Practical use: if a column is classified heavy_tailed, default to mad_outlier_fraction over zscore_outlier_fraction (Z-score assumes Gaussianity and produces false positives on heavy tails).


8. Granger causality inference

Once you have a panel of metric time series (e.g. daily revenue, session count, ad spend, churn rate), dqt can run Granger pairwise causality to discover which metrics predict others with a lag.

import pandas as pd
import numpy as np
from dqt.causality.granger import granger_pairwise
from dqt.store._protocol import CausalityReport
from datetime import datetime

rng = np.random.default_rng(0)
n = 120  # 120 days of data

ad_spend    = rng.normal(1000, 100, n)
gig_views   = 0.4 * np.roll(ad_spend, 1) + rng.normal(5000, 200, n)
bookings    = 0.3 * np.roll(gig_views, 2) + rng.normal(300, 30, n)
daily_rev   = 150 * bookings + rng.normal(0, 5000, n)

panel = pd.DataFrame({
    "ad_spend": ad_spend,
    "gig_views": gig_views,
    "bookings": bookings,
    "daily_revenue": daily_rev,
})

report = granger_pairwise(panel, max_lag=4)

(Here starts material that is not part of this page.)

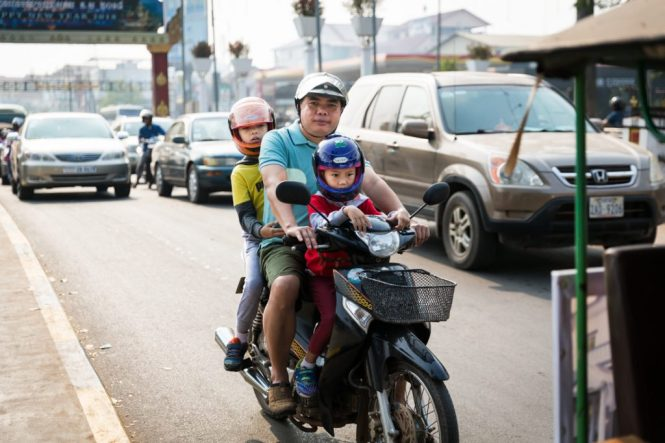 Family on a motor bike for an article on Siem Reap travel tips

for edge in report.significant_edges:
    print(f"{edge.cause}{edge.effect}  "
          f"lag={edge.selected_lag}  "
          f"F={edge.f_statistic:.1f}  "
          f"evidence={edge.evidence_strength}")
# gig_views → bookings   lag=2  F=47.3  evidence=strong
# ad_spend  → gig_views  lag=1  F=21.8  evidence=strong
# ad_spend  → bookings   lag=2  F=7.6   evidence=moderate

Key things to know:

  • The function runs BH-FDR correction across all tested pairs — this is not a simple p < 0.05 cut (which would have ~5% false positive rate when testing 20 pairs).
  • differenced=True on an edge means the series was auto-differenced to achieve stationarity before testing.
  • confounder_candidates lists metrics Z such that both Z→X and Z→Y are significant — a reason to be cautious about interpreting the X→Y edge causally.
  • Edges are hypotheses, not facts. In production, every edge goes through a human review queue before entering the confirmed DAG.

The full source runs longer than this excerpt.